From TX to CX: How insurers can keep customers happy when cat claims spike

Texas has had more than its fair share of bad weather so far this year.

On top of the baseball-sized hail storm that hit in late April, winter storm Uri in February bought record-breaking low temperatures and snow to a large part of the state. The Texan infrastructure was ill-prepared for these extremes. It froze wind fields and forced the shutdown of the electrical grid, leaving four million residents without power for days.

Water pipes burst, roofs collapsed, and vehicles struggled on the icy roads. The resulting damage to homes, property, and autos has made it one of the costliest catastrophes ever to hit Texas, with insured losses estimated at $10–$20 billion.

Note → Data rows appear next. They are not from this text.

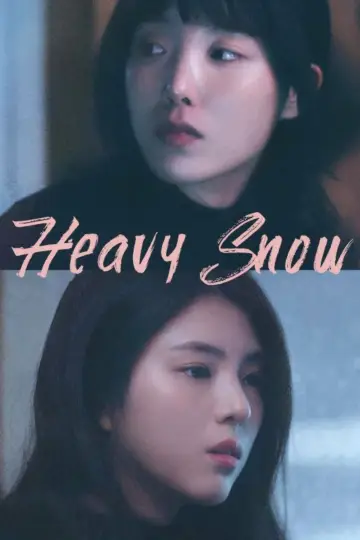 Poster to the movie "Heavy Snow" #916463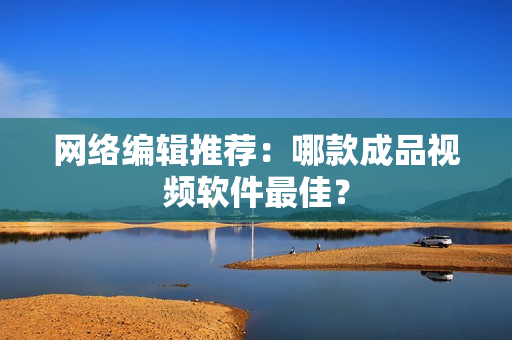 网络编辑推荐：哪款成品视频软件最佳？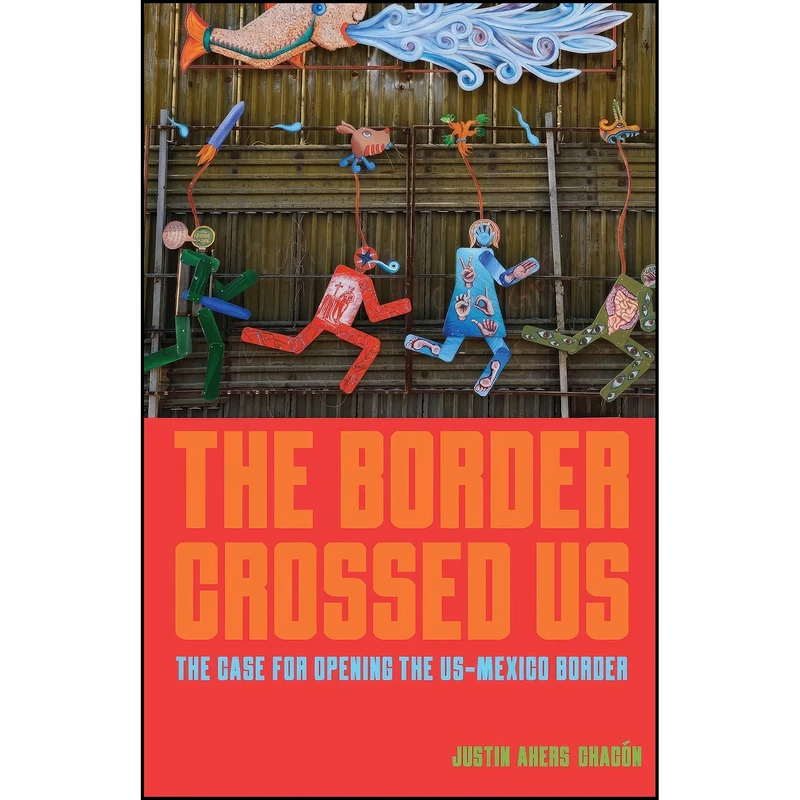 کتاب The Border Crossed Us اثر Justin Akers Chacon انتشارات Haymarket Books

This must have been a shock for the Texan insurers who have had to put their catastrophe claims plans into early action this year. They had to plow through hundreds of thousands of claims during a period that is normally the most benign for catastrophic losses. This volume of claims stresses carriers' staff resources, supply chains, service providers, and in many cases, the insured's patience.

So how can they deliver a good customer experience while feeling the strain internally? Insurers understand that the traditional levers of customer satisfaction are cycle time, settlement amount, and keeping the customer informed. A catastrophe event, whether a winter storm, spring storm, or hurricane, shines a light on all three.

The higher volume of claims makes it difficult for carriers to provide an agile response that is frictionless and transparent to the customer. In my opinion, there are three ways insurers can meet these conflicting demands.

  • Adopting insurtech solutions: omnichannel claims reporting reduces the impact on high-volume call centers. Allowing customers to self-report a claim on a mobile or web device gives the customer the flexibility to engage when and how they feel most comfortable
  • Business rules and advanced analytics modeling can determine the type of claim as well as the best supply chain resource to handle the claim as quickly as possible. The more advanced solutions will automatically triage the claim to that supplier for the next step of claims resolution
  • Self-service models using digital tools that are easy for the customer to use and take the stress off their staff and supply chain. Mobile solutions such as PLNAR and Hover allow customers to take photos to create 3D models that the insurance company can use to create appraisals, settle losses, or make more optimal triage decisions

One thing to keep in mind amid digital solutions and heightened claims volumes is the customer. For those lower-complexity losses, a digital, fast-track solution may be the best fit. For the more severe losses, human touchpoints are still really important.

The carriers that have created an advantage using digital tools to manage claims more effectively have at the same time created capacity within their teams to personally interact with those customers that need a higher level of service. For example, the customer can handle a smaller contents loss by creating an inventory of 25 or fewer items utilizing a mobile app.

This frees up claims resources as the customer becomes part of the claims solution. With the additional capacity created within the property claims unit, someone that has experienced a more severe loss now has someone who can help them create larger inventories at the site of the loss, offer more personalized service, and provide the calm they need after the storm.